Learn all that, and you can make some cool stuff.
What's missing?
There are some things we won't talk about, that are used in most business apps. Not essential, but so useful that most apps use them.
Adela
Why skip them?
When you cram too much into one course, you get shallow learning, memorization without understanding. Shallow knowledge fades quickly. You've taken courses like that; we all have.
It's a choice between:
- Shallow knowledge that fades quickly
- Deeper knowledge of just the core
I go for the second one. It gives you a better return on the money and time you invest in a course.
Ethan
So, what's missing?
Two main things:
- Messy data types, like date/time fields
- Front-end UI (user interface) programming
See the lesson tree on the left? When you click on a + and it expands, you're running JavaScript code. Same for the top menu, multiple-choice questions... much else.
It would take another course, or at least half a course, to cover that. That's fun stuff, though. You can make your pages dance and sing.
Now, you can make a complete system without that stuff. However, those widgets can be very useful.
Web apps
You'll write code that runs on web servers. You can get quality, cheap web hosting these days. Cheap is good. The software you'll use to write programs is free. Free is even better than cheap!
The web tech we'll use is easy to deploy. No complicated build processes. Just upload your code, and it'll run. Easy is good, too.
Being successful
Three things.
Do the exercises
There are a lot of them. Many smaller exercises, rather than a few big ones.
You can see an exercise schedule on the right (if you've logged in). It's a suggested schedule. If you get a few days behind now and then, no big. Fall too far behind, though, and you may never catch up.
Read this textbook-like-thing
It's not a regular dense textbook. It covers just enough. It's written to high standards. For example, concepts are chopped up across the lessons, to not put too much load on your brain at any one time.
Oh, and it's free! Free is good.
You'll be tempted to skip to the exercises at the end of the lessons, and not read the text. Don't do that. You'll make things harder for yourself, since the exercises rely on your having read the earlier stuff.
Work with others
I'll be available live online. When you get stuck, reach out, and ask for help. That's what I'm here for.

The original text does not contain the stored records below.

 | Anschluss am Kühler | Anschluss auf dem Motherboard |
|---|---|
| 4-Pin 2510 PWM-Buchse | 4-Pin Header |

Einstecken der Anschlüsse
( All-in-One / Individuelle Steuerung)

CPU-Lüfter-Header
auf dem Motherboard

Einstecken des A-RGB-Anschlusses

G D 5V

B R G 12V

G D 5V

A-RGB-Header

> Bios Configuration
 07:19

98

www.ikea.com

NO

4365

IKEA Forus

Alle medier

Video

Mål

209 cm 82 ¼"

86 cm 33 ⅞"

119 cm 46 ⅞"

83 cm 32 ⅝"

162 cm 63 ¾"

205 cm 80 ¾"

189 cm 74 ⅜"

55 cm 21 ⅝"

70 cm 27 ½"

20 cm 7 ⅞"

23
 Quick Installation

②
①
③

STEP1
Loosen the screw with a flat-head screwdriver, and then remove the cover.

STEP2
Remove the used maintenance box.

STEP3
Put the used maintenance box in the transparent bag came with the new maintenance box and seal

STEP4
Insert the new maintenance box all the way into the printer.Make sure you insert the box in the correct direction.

You should also talk to other students. Explaining something to another person helps you learn it, too.
We'll talk more about this later. For now, just get used to the idea of connecting with others in the class.
Geek out
This course is way fun, if you like messing with computers. You'll learn the nuts-and-bolts of how systems work.
You'll learn how to make your own software. Pay attention to how good it feels when you get something right. Ahhh...
Now, get ready to indulge your inner geek!